Preparation for the tutorial


This workshop will comprise both lectures and hands-on exercises. While you will be able to follow all exercises from the html files, we recommend that you prepare by 1. familiarizing yourself with basic R and Python, 2. installing conda, and 3. going through the following 3 notebooks. If you want to run them in your system please see the labs page for setup instructions.

If you are interested you can go through the additional reading materials.

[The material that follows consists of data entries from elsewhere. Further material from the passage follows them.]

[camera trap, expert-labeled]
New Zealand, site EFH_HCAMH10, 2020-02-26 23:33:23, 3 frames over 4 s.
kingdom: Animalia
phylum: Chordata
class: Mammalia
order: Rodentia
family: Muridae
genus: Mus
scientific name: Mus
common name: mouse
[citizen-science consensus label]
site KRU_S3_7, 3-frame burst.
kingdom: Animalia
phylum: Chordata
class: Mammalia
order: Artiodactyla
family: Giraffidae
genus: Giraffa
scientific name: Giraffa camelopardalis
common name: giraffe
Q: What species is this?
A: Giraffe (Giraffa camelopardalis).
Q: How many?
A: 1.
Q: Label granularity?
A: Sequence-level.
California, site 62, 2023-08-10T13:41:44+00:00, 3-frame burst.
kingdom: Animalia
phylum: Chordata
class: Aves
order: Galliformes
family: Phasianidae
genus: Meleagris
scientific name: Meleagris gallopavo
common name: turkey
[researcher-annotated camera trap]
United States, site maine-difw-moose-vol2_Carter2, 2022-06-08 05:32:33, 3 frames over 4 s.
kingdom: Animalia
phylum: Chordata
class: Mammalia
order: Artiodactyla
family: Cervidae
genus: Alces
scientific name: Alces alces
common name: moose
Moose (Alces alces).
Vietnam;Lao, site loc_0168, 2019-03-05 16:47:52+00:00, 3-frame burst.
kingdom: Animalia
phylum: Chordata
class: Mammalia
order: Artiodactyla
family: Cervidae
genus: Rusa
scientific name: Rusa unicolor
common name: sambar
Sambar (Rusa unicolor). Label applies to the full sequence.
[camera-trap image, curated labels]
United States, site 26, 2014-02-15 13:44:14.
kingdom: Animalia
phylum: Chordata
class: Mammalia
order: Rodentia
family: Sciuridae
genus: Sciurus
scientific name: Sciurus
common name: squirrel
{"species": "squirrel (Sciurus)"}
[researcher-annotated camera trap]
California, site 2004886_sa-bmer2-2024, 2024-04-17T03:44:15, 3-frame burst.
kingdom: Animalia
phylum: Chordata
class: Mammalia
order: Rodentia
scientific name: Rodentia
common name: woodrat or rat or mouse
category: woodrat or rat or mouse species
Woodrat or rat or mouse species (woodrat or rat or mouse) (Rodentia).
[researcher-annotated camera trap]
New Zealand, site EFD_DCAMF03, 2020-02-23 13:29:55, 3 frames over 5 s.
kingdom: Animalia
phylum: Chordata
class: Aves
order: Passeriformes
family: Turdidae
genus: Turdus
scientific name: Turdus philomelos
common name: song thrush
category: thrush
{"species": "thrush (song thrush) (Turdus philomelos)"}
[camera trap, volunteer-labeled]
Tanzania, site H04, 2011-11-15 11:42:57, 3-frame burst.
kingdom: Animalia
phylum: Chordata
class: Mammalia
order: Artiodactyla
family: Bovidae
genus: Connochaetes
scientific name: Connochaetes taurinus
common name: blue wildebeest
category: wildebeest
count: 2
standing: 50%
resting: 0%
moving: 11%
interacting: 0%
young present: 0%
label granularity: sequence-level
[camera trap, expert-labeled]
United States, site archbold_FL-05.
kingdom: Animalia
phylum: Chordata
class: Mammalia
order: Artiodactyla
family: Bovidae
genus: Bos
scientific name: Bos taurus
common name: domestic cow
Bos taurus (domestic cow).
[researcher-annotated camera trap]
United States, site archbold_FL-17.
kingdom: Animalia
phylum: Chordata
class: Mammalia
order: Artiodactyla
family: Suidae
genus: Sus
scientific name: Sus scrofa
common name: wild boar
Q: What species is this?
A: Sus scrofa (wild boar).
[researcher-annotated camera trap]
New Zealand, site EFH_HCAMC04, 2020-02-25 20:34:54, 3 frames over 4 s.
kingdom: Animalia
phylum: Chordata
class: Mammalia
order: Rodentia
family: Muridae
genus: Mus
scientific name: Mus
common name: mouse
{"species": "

Programming with R and Python


The course will be taught using both R and Python depending on the tools available. While you will be able to follow all lectures and exercises conceptually, it is helpful if you are familiar with basic usage of both programming languages:

You should also be familiar with basic command line input (mkdir, cd, ls, cp, mv).

Conda Instructions


During this workshop, you will use conda environments to run the exercises. This is because conda environments allow all users to have the same computing environment, i.e. package versions. This enforces reproducibility for you to run this material without the need to re-install or change your local versions. See and graphical example below:

Conda environments are a self-contained directory that you can use in order to reproduce all your results.

Briefly, you need to:

1. Install Conda and Mamba
2. Setup conda 3. Install git and clone the repository
4. Create and activate the environment
5. Launch RStudio or Jupyter
6. Deactivate the environment after running your analyses
7. Environment list

You can read more about Conda environments and other important concepts to help you make your research reproducible.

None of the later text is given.